NEOS zu Stöger: Pensionsgeld der Bank Austria muss in der Pensionsversicherung bleiben

Gerald Loacker: „Geplante Zweckentfremdung der Bank-Austria-Ausgleichszahlung wäre Betrug an den Versicherten“

Wien (OTS) - Laut einem Medienbericht plant Sozialminister Alois Stöger 750 Millionen Euro für Investitionen in Infrastrukturprojekte aufzubringen. „Ganz abgesehen davon, dass Stöger hier ganz offensichtlich eine zufällige Zahl genannt hat, kann er auch keine klare Antwort auf die Frage geben, woher das Geld überhaupt kommen soll. Jedenfalls wächst es nicht auf Bäumen, wie er es gerne hätte“, kommentiert NEOS-Sozialsprecher Gerald Loacker die Aussagen des Ministers.

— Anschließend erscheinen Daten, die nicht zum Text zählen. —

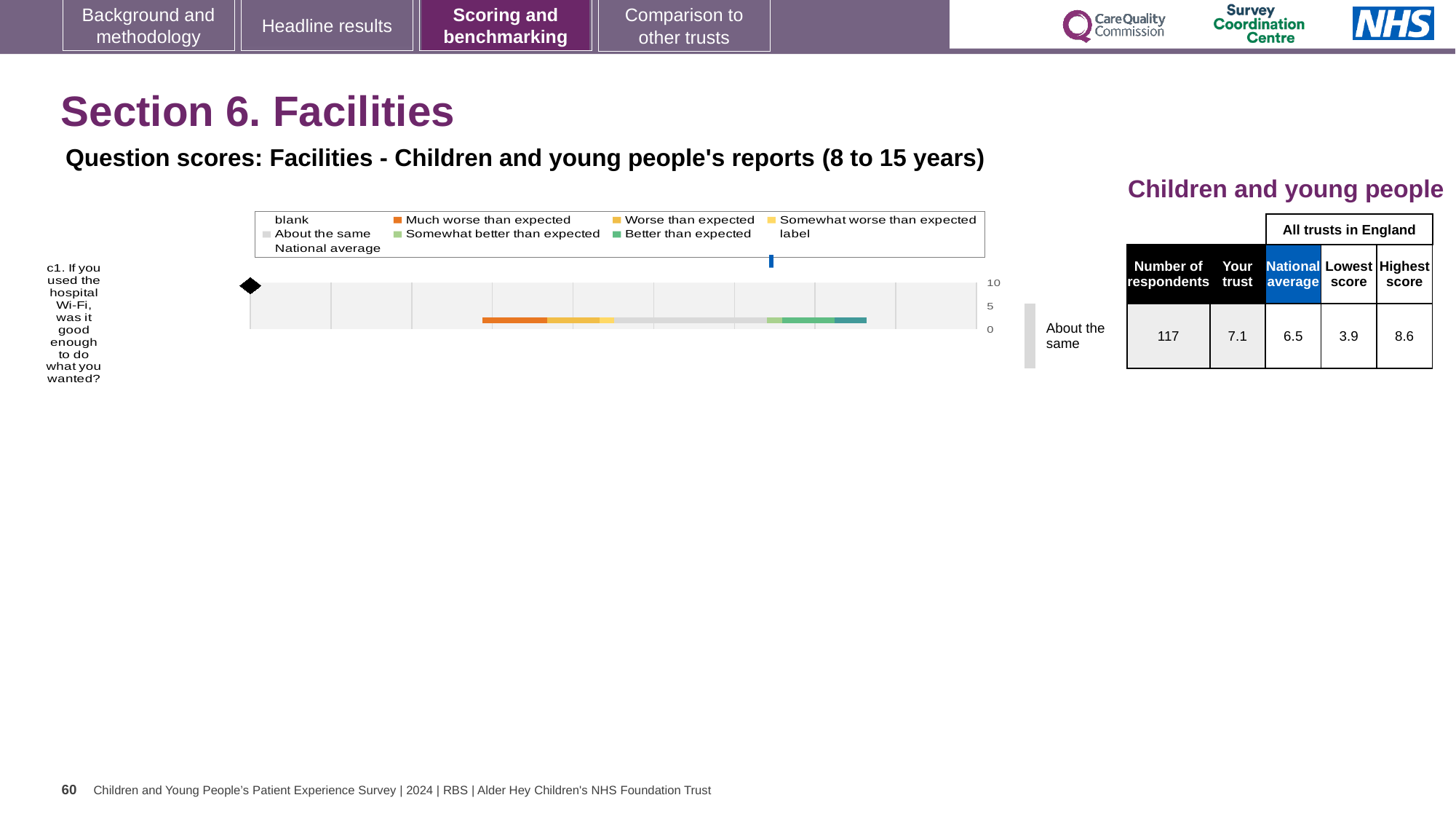
What is the difference between the highest score and the lowest score for question c1 in the table beside the chart? 4.7 According to the table beside the chart, what is the highest score among all trusts in England for question c1? 8.6 Which colour in the legend represents 'Much worse than expected'? orange According to the table beside the chart, what is the national average score for question c1? 6.5 What is the difference between the 'Your trust' score and the national average for question c1? 0.6 According to the table beside the chart, what is the lowest score among all trusts in England for question c1? 3.9 Which is larger for question c1: the 'Your trust' score or the national average? Your trust What kind of chart is shown on the slide? bar chart How many respondents answered question c1, according to the table beside the chart? 117 According to the table beside the chart, what is the 'Your trust' score for question c1? 7.1 How many survey questions are plotted in the chart? 1 Which survey question is plotted in the chart? c1. If you used the hospital Wi-Fi, was it good enough to do what you wanted?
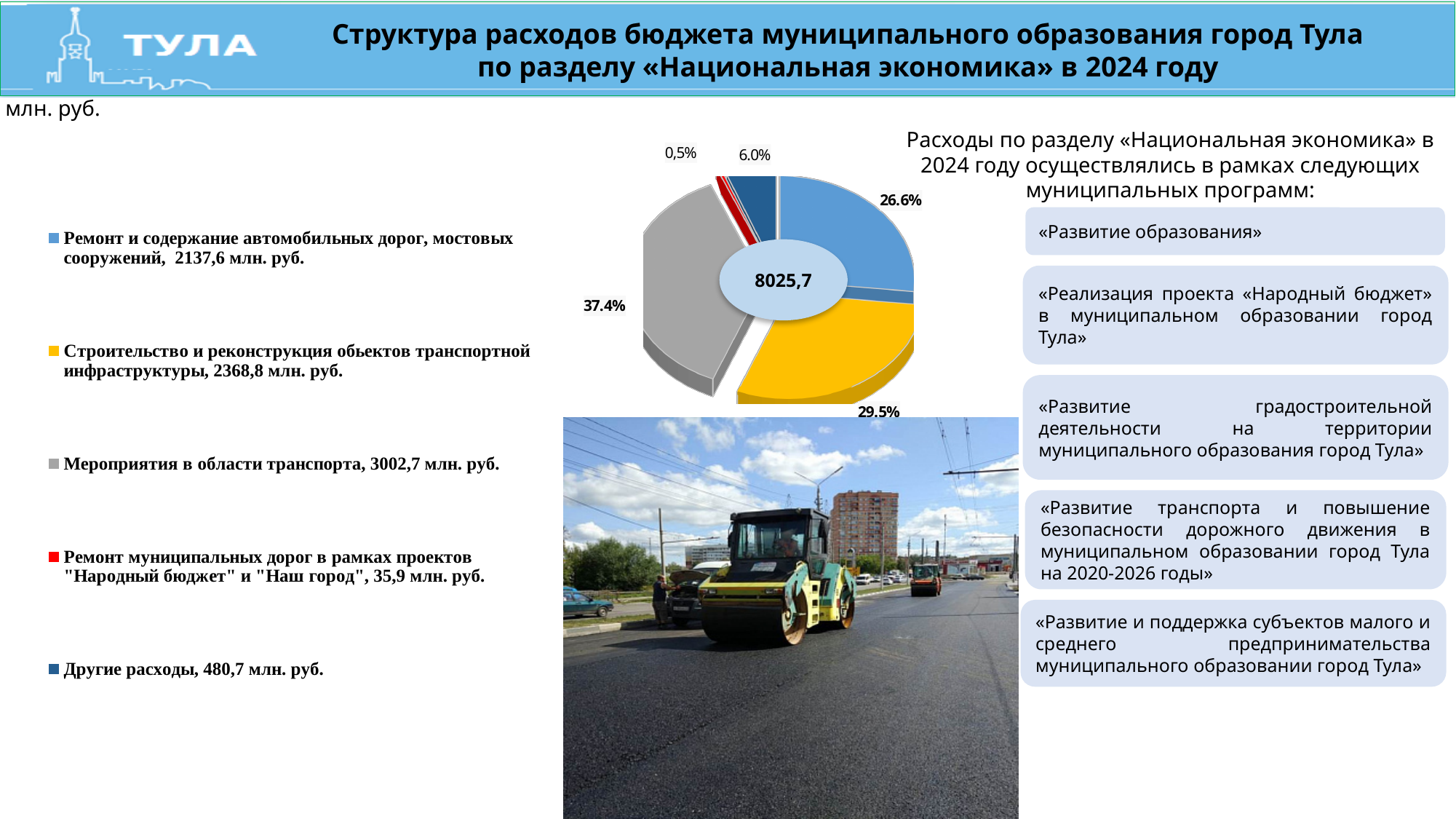
What colour is the slice for "Другие расходы" in the pie chart? dark blue What total value is shown in the centre of the pie chart? 8025,7 Which category has the smallest slice of the pie? Ремонт муниципальных дорог в рамках проектов "Народный бюджет" и "Наш город" What share of the pie does "Ремонт и содержание автомобильных дорог, мостовых сооружений" take? 26.6% What kind of chart is shown on the slide? pie chart What share of the pie does "Другие расходы" take? 6.0% How many slices does the pie chart have? 5 What share of the pie does "Строительство и реконструкция объектов транспортной инфраструктуры" take? 29.5% Which category has the largest slice of the pie? Мероприятия в области транспорта What is the value in млн. руб. for "Мероприятия в области транспорта"? 3002,7 млн. руб. Which is larger: the slice for "Строительство и реконструкция объектов транспортной инфраструктуры" or the slice for "Ремонт и содержание автомобильных дорог, мостовых сооружений"? Строительство и реконструкция объектов транспортной инфраструктуры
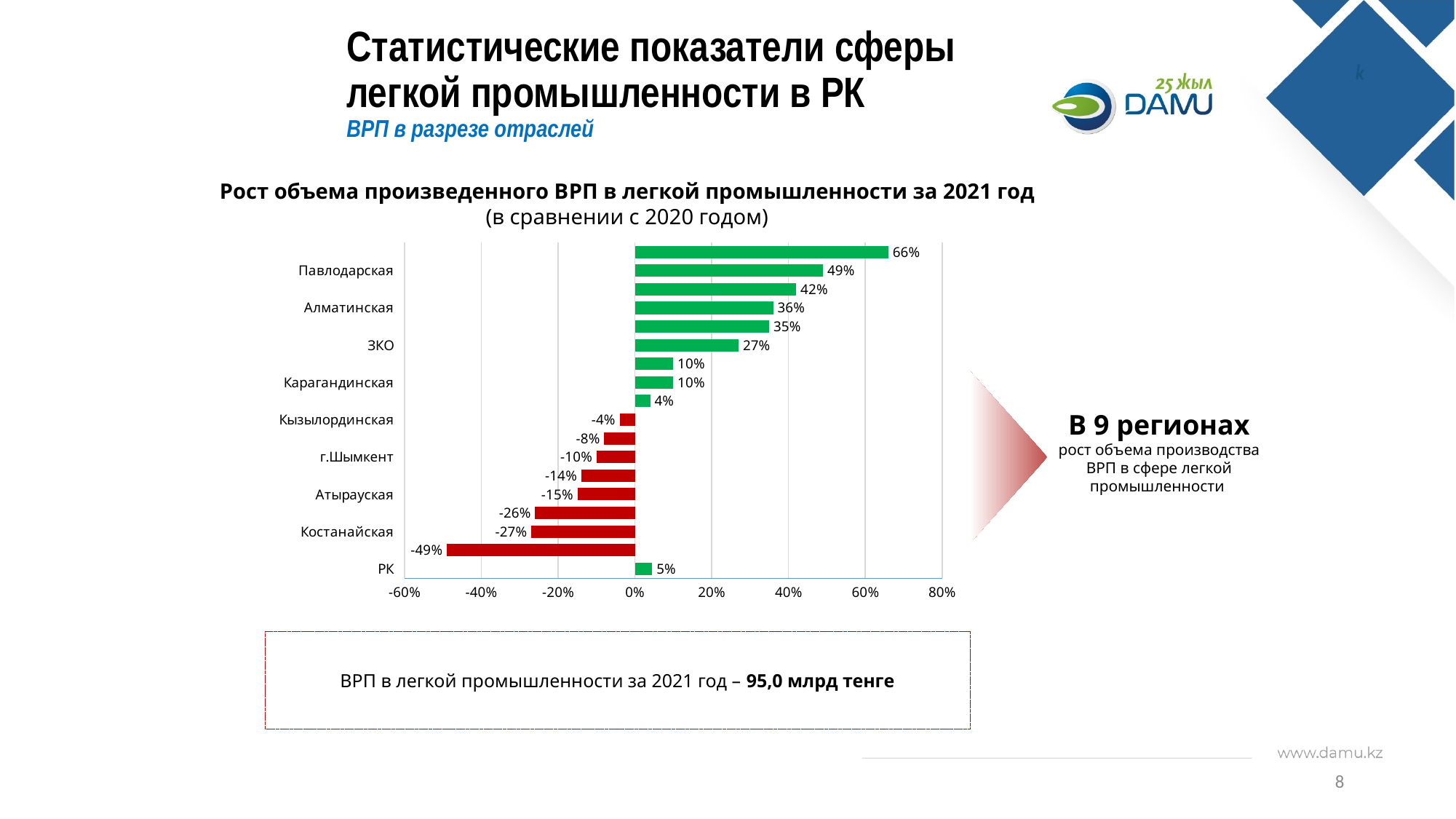
How many bars on the chart show a negative value? 8 What is the value for Павлодарская? 49% Which is larger, the value for Павлодарская or the value for Алматинская? Павлодарская What kind of chart is shown on the slide? Bar chart What is the value for РК? 5% What is the value for Костанайская? -27% What is the lowest value shown on the chart? -49% What is the difference between the highest value (66%) and the lowest value (-49%) on the chart? 115 percentage points What is the highest value shown on the chart? 66% What is the value for ЗКО? 27% How many bars are plotted on the chart? 18 What is the title of the chart? Рост объема произведенного ВРП в легкой промышленности за 2021 год (в сравнении с 2020 годом)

Verärgert zeigt sich Loacker vor allem über die Ankündigung, hierfür das Geld aus der Ausgleichszahlung der Bank Austria für die Übertragung ihrer Mitarbeiter in die PVA zu verwenden: „Das ist hoffentlich nur eine Notlüge des Ministers. Diese ohnehin zu niedrige Ausgleichszahlung darf keinesfalls einfach der Pensionsversicherung entzogen und zweckentfremdet werden. Das wäre ein Betrug an den Versicherten. Nach dem peinlichen Auftritt in der gestrigen ORF-Pressestunde ist dies ein weiteres Armutszeugnis für die Kompetenzen des Ministers.“

Für den NEOS-Sozialsprecher ist der Plan des Sozialministers jedenfalls durchschaubar: „Mit der Ausgleichszahlung der Bank Austria ist der Bundesbeitrag an die Pensionsversicherung im kommenden Jahr um 730 Millionen geringer, als zu erwarten war. Damit glaubt Stöger, dass im Gesamtbudget plötzlich diese Summe frei würde. Das ist allerdings ein Trugschluss. Der Pensionsdeal mit der Bank-Austria kostet nämlich langfristig wesentlich mehr als diese 730 Millionen, die im Jahr 2017 an die Pensionsversicherung fließen. Das versteht der Minister offensichtlich nicht. Die finanziellen Folgen des Bank Austria-Pensionsdeals zu Ende zu denken, würde nur die Blase seiner Träumereien platzen lassen“, schließt Loacker.